3. An increase in the size of the mammary glands
One of the symptoms of pregnancy in cats is that their mammary glands begin to grow little by little. These are arranged in 2 parallel rows and, in total, there are 8 of them, so they become quite noticeable at the end of gestation. The cat starts to produce milk a couple of days before birth.
You have to be very careful when observing this sign. Make sure that all the mammary glands have grown equally, otherwise the bulging of 1 or 2 nipples could indicate a mammary tumor. Unfortunately, these neoplasms are almost always cancerous in cats.
Spaying massively reduces the chances of the cat suffering from breast cancer in her lifetime.
4. Poor appetite
The cat’s caloric intake increases as the fetuses grow inside her, consuming up to 50% more than normal by the end of gestation. You’ll notice that your pet is about to give birth if she suddenly eats considerably less in the 2-3 days before delivery. This is normal, as the kittens are pressing on her abdomen and she’ll have less appetite as a result.
5. Behavioral changes
One of the signs that your cat is about to give birth is that she’ll show marked behavioral changes during the last week of pregnancy. She may confine herself to one area of the house (almost always in the birth area, or she may become extremely affectionate).

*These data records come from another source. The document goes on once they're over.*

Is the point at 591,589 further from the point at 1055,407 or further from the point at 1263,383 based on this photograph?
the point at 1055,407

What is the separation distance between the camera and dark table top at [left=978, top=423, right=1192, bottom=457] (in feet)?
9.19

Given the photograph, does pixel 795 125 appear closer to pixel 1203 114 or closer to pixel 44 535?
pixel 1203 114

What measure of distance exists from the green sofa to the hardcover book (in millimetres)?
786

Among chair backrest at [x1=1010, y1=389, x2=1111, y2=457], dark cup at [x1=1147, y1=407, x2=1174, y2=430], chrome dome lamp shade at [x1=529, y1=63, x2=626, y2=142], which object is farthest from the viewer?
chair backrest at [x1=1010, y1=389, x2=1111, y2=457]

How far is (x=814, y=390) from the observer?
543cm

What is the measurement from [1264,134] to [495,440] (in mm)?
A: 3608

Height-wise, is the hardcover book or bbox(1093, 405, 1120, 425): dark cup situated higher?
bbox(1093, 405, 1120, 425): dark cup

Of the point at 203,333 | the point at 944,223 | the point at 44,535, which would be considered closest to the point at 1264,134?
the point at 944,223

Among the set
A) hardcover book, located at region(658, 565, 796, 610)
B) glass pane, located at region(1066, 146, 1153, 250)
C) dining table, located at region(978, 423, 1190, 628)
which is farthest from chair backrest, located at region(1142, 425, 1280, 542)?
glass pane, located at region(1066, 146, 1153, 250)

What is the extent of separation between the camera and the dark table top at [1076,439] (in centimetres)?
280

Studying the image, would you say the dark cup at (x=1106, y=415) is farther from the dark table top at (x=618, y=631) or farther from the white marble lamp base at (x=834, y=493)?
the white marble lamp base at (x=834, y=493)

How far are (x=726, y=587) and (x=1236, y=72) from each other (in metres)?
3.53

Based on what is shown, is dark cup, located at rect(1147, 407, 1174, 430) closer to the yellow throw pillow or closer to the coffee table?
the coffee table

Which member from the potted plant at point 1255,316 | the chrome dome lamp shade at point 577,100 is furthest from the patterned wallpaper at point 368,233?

6. Licking in the vulvar area
A cat about to give birth will lick her vulva a lot, as it emits natural discharges that warn of the physiological changes in her body. This behavior is natural and there’s nothing to worry about, because the pet is sanitizing itself as much as possible to avoid infections (and so that the kittens will arrive into the world clean).
Every mammal can feel something as important as childbirth in their body. A cat that’s about to give birth (especially if she’s a first-time mother) will have problems channeling her emotions. Because of this, it’s common for her to be restless, to walk from one end of the room to the other constantly, or to meow as if she wanted to tell you something.
The best thing to do in these cases is to just be with your cat and not punish her behavior. Let her be the one to look for you and avoid unnecessary stress, otherwise you could generate hostility or aggression in her.
8. Beginning of contractions
As in humans, the uterine musculature of the cat begins to contract in the first phase of childbirth to induce the advancement of the offspring through the channel. In addition, the loosening of the perineum (the area between the anus and the vulva) can be seen with the naked eye.
You can feel your cat’s contractions by observing her abdominal area or by placing your hand (very gently) on her belly. If you can detect them, it’s safe to say that labor has begun.
A slow and demanding process
We’ve given you 8 signs that your cat is about to give birth, but the real challenge begins when the birth itself starts. The whole process usually takes between 2-5 hours, but it’s common for a cat to stop giving birth, nurse her kittens and then give birth again in the next 24-36 hours. Therefore, it’s necessary to extend the monitoring as long as necessary.
If you notice that anything is wrong, don’t waste any time in taking your pet to the vet. Early action may not only save the lives of the offspring, but will also put the mother herself out of danger.